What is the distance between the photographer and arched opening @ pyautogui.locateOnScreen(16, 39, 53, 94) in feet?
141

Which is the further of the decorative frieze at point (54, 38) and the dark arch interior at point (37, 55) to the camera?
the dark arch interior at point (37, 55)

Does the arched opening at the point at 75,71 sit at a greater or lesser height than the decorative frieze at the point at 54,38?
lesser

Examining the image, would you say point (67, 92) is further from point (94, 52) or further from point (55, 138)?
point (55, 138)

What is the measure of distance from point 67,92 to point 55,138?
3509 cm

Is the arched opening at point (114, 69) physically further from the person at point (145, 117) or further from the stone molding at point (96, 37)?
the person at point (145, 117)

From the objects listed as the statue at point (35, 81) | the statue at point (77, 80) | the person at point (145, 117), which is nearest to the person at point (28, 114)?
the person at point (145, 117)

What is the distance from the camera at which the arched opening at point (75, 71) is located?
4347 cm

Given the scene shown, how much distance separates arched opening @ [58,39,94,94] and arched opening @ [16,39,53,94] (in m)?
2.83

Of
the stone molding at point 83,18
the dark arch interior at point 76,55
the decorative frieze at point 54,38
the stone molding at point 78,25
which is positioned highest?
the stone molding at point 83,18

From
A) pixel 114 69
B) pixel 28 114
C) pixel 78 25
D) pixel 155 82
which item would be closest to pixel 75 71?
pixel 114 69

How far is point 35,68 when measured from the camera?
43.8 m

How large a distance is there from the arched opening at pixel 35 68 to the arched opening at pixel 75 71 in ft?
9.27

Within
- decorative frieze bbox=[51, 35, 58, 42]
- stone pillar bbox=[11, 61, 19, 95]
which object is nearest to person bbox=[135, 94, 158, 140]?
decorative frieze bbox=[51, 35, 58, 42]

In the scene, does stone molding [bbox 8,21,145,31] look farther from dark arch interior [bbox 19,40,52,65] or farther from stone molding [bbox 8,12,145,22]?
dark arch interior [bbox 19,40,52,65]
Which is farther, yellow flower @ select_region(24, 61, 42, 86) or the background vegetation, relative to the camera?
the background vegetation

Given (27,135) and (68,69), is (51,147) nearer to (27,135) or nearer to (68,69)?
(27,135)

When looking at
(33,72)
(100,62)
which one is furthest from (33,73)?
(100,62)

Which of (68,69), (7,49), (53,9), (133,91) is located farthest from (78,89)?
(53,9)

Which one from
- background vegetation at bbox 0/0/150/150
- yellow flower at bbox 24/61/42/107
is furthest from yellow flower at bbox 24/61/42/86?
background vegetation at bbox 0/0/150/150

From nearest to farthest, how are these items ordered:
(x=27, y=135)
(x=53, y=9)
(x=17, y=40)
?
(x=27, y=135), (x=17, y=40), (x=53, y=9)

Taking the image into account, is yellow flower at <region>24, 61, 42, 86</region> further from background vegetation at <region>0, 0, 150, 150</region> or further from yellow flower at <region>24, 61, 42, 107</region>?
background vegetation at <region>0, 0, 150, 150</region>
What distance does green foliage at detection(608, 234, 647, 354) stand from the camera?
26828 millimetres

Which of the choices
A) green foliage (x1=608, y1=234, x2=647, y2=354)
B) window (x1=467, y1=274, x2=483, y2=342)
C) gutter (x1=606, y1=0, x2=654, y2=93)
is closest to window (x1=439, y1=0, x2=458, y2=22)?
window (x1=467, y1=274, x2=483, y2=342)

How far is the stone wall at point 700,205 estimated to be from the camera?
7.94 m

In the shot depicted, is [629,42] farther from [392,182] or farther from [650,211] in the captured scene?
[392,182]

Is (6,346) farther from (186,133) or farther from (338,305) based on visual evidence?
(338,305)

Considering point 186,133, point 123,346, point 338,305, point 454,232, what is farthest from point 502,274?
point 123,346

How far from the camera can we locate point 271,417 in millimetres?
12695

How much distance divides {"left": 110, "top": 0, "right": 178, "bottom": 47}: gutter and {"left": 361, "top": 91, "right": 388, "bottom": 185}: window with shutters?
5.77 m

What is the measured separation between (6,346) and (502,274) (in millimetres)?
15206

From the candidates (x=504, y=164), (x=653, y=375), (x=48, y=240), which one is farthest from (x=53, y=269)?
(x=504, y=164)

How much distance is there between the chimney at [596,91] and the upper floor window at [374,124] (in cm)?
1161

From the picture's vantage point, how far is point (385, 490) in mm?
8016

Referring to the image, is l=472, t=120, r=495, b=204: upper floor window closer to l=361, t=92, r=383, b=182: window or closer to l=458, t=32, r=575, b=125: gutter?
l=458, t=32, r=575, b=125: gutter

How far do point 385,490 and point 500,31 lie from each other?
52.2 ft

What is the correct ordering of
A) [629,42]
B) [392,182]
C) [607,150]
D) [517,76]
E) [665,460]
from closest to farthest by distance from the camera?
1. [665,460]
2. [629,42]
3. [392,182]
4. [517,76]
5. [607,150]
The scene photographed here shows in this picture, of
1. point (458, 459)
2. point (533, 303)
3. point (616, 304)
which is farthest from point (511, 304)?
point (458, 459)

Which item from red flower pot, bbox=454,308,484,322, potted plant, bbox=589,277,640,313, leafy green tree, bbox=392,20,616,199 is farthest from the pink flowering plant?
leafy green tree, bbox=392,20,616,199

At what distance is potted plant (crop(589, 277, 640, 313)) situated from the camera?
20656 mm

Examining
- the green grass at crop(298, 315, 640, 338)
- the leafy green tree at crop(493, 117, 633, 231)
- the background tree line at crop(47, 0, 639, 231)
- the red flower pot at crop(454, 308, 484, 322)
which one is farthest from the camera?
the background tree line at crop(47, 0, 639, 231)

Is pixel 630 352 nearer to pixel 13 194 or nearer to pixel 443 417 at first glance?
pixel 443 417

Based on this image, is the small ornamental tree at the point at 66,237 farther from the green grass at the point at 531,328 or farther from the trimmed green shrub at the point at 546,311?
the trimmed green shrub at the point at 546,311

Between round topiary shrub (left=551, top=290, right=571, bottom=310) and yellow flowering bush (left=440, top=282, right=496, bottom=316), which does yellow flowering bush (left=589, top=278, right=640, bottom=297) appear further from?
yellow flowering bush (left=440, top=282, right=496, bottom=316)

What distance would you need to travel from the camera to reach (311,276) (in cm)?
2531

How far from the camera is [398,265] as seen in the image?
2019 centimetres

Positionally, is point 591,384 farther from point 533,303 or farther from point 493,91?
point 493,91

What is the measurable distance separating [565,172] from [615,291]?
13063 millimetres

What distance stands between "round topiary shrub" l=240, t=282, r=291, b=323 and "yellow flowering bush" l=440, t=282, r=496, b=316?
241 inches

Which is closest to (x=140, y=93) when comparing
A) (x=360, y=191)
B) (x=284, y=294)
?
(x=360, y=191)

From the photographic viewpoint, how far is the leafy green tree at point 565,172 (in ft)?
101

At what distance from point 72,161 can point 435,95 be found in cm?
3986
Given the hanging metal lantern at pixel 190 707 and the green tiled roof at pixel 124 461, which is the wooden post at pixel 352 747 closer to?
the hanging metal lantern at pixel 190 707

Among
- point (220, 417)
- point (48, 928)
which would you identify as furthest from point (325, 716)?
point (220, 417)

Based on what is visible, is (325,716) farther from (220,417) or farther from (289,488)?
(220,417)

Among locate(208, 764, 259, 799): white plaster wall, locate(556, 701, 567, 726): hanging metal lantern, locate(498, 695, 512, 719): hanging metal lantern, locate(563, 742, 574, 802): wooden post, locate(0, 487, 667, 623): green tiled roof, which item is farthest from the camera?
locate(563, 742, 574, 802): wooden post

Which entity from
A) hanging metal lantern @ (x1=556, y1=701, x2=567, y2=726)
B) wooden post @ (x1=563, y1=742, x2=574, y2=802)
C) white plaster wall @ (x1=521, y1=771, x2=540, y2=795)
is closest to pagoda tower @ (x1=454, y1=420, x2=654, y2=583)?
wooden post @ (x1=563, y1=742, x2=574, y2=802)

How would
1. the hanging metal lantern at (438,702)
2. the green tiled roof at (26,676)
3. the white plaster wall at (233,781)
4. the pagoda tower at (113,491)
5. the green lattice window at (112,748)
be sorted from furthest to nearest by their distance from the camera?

◇ ◇ ◇ ◇ ◇ ◇ ◇

- TASK DETAILS -
Please quote nothing but the lines from the line with "Which entity from" through the end of the data above, exactly as written, ends included.

- ANSWER TO THE TASK -
Which entity from
A) hanging metal lantern @ (x1=556, y1=701, x2=567, y2=726)
B) wooden post @ (x1=563, y1=742, x2=574, y2=802)
C) white plaster wall @ (x1=521, y1=771, x2=540, y2=795)
is closest to pagoda tower @ (x1=454, y1=420, x2=654, y2=583)?
wooden post @ (x1=563, y1=742, x2=574, y2=802)

How would
1. the hanging metal lantern at (438,702)
2. the green tiled roof at (26,676)
3. the white plaster wall at (233,781)
4. the pagoda tower at (113,491)
5. the green lattice window at (112,748)
be sorted from furthest to nearest by their distance from the camera?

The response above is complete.